Princeton students, too, contribute to the academic quality of the university. As one of this country’s few leading institutions that also supports strong athletics, Princeton has many more tall athletic types in proportion to the entire student population due to its small size. The athletes, because of their height, are the heart and soul of the academic spirit of the university. The above-average percentage of the tall, awkward, gangly types also bring up the average IQ of the rest of the student body, especially those of the diverse, shorter students. Unfortunately, the researchers don’t have data following heights of Princetonians from childhood to graduation, but Case suggests that this would make a very interesting JP or senior thesis.
But why does height correlate with intelligence? Case and Paxson say it is because many times height also correlates with good nutrition and the nutrition in turn promotes growth. A past study by Andrew Postlewaite of the University of Michigan and Dan Silverman of the University of Pennsylvania found that there is a stronger correlation between the future earnings of people who were taller at age 16 than in adult life. Case and Paxson attribute this to the fact that people who were taller at age 16 generally had earlier growth spurts. They came from families who were better able to feed them and passed on better genes. Case and Paxon point out that in developed countries, nutrition accounts for 20% of height differences. This makes complete sense since the main reason why some American children eat McDonald’s instead of nutritious, home cooked meals, is because their parents don’t know any better. These parents are not only incapable of passing on “smart” genes, but are also financially strapped because of their lack of intelligence.

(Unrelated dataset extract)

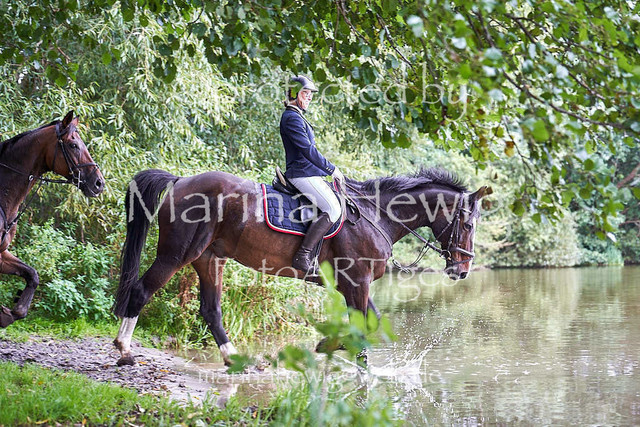 Jagd Perdoel  214953_Marina Hewig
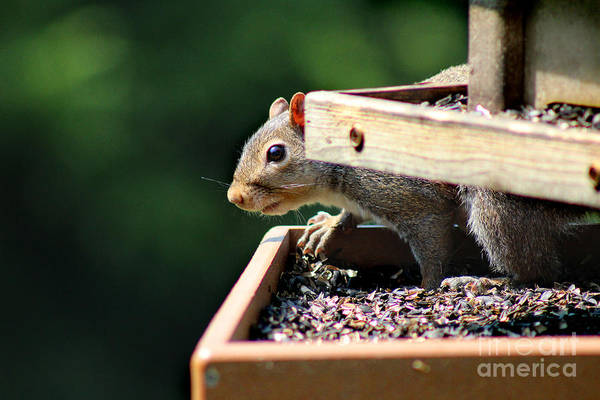 Photograph - Squirrel Caught In The Act by Karen Adams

Of course, Paxson and Case’s studies may offend some people. In Western countries, recent research has favored the line of thinking that says that the reason taller people earn more is because they have better self-esteem, which translates into better social skills. Some think there is discrimination against short people. In one call to Case’s office, a man told her to “check her statistics because Katie Couric earns more than Matt Lauer,” even though she’s shorter. But no worries; Paxson and Case’s study concludes that their studies don’t necessarily negate these long standing beliefs. A study that Paxson cites says that self-esteem does correlate with height. Case and Paxson agree with this finding, but say that the correlation may stem from the fact that intelligence also leads to higher self-esteem. Also known as arrogance. When asked to identify presidents who were more “successful,” participants in a study named the taller ones like Washington and Lincoln. Case and Paxson attribute these data to the fact that taller presidents were indeed smarter and thus, more successful than the possibility that people are biased towards tall people. In any case, the offended people are most likely short, and therefore their opinions don’t matter nearly as much.

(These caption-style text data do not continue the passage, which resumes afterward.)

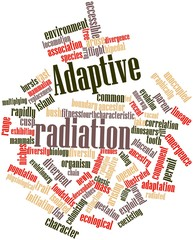 Word cloud for Adaptive radiation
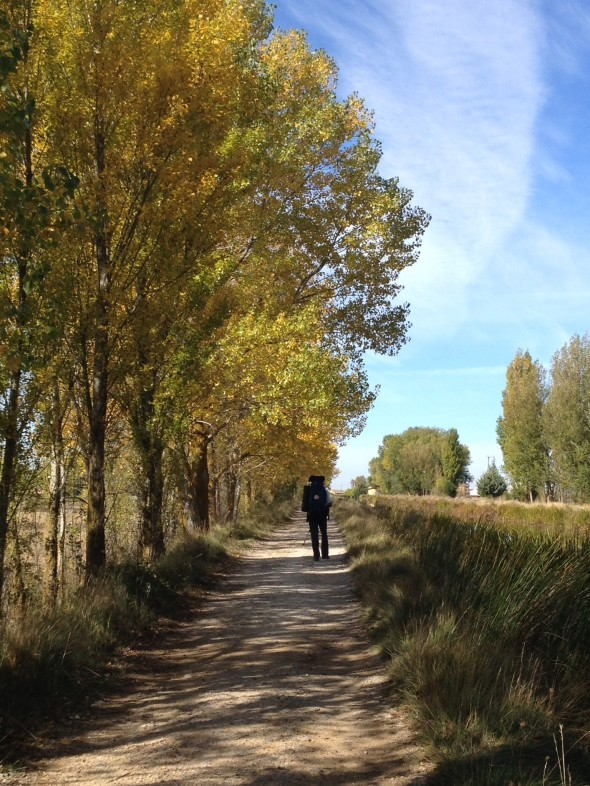 A lovely break from the hot, dry fields, this fall-colored tree-lined path was refreshing.  My new friend & history-buff Jose is up ahead.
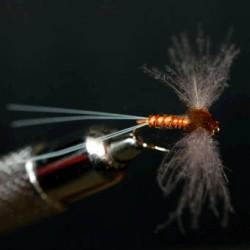CDC SPENT RAM 10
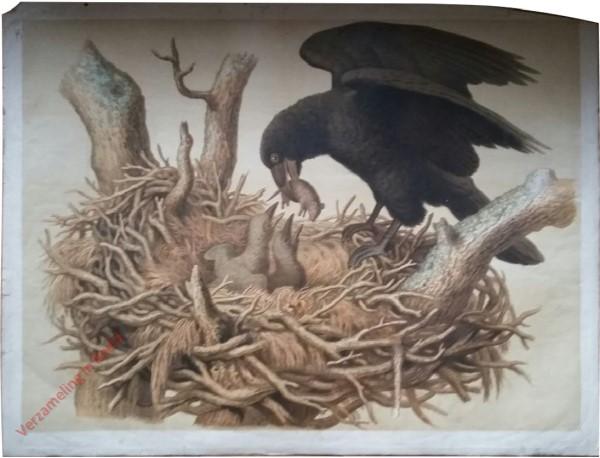 8 - Rabe (mit Nest)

So what to do with the information that taller people are just plain smarter? Although Case doesn’t think Princeton can start admitting people based on height alone, she does think that her research can help correct the American “myth that all children start at the same starting line.” “This isn’t true,” she said, “Children with poorer nutrition in utero are at risk for all of their lives. If we do want all children to start at the starting line we need to focus on nutrition.”
Editor’s Note: For more about the importance of nutrition, please turn to page 4 to peruse the Nassau Weekly’s Weekly Diet. We here at the Nass care greatly about health, intelligence, and, of course, stature.